Barrington wrote horse racing columns for Punch magazine under the pseudonym Lady Gay and also wrote two volumes of reminiscences, in 1908 and 1911. He also appeared in four silent films: San Toy (1900); as Mr. Texel in The Great Adventure (1915); as Septimus Beaumont in The Girl Who Loves a Soldier (1916); and as Mr. Potter in Still Waters Run Deep (1916). In addition to his avid interest in several sports, which he describes at length in his memoirs, Barrington was a skilled artist in watercolours and pen and ink.

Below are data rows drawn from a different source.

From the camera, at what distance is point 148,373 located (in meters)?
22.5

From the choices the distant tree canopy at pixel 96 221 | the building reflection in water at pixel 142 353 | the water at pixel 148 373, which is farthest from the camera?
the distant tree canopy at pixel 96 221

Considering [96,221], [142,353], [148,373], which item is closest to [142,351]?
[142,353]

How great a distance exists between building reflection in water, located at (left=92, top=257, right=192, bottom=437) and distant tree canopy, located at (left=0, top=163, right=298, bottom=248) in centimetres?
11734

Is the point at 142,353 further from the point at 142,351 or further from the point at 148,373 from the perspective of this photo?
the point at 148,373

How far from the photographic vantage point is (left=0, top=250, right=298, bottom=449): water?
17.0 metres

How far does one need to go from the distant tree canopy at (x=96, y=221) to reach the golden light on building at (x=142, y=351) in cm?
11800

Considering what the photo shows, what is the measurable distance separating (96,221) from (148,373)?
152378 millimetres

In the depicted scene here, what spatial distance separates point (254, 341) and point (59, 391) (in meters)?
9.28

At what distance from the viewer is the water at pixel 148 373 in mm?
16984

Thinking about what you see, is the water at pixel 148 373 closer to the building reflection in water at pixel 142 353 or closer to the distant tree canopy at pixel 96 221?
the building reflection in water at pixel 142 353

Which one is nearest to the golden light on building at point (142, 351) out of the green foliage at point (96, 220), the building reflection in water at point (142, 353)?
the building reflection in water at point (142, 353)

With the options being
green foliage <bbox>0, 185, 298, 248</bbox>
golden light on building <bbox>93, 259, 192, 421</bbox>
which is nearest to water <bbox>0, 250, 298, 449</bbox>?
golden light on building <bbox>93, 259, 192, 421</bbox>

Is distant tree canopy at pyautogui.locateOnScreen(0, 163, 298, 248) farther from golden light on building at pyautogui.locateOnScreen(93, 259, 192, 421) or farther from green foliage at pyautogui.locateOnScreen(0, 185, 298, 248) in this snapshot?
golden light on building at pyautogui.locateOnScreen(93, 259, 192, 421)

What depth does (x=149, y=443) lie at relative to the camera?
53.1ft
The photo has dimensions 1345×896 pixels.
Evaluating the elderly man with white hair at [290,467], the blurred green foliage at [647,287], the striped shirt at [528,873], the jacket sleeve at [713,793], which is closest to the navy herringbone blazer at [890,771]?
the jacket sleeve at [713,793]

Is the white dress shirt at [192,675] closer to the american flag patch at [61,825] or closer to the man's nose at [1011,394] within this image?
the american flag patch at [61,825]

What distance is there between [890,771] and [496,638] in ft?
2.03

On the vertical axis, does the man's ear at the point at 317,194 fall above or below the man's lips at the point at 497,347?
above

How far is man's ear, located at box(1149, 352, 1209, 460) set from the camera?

After Barrington suffered a paralytic stroke in early 1919, he was unable to perform. He spent the rest of his life in poverty, although his fellow actors held benefits and made other efforts to help him, and his brothers and his neighbours in East Hagbourne, Berkshire, helped him as he became increasingly disabled and eventually unable even to speak. He died in 1922 while living at the St. James's Infirmary, Balham, in South London, at the age of 69 and is buried in Lower Morden Lane at the Morden Cemetery, also known as Battersea New Cemetery, in Surrey. On the 75th anniversary of Barrington's death, a granite monument with a photoplaque of Barrington as Pooh-Bah was dedicated to him at the Morden Cemetery, by members of the Gilbert and Sullivan Society, the Sir Arthur Sullivan Society and others.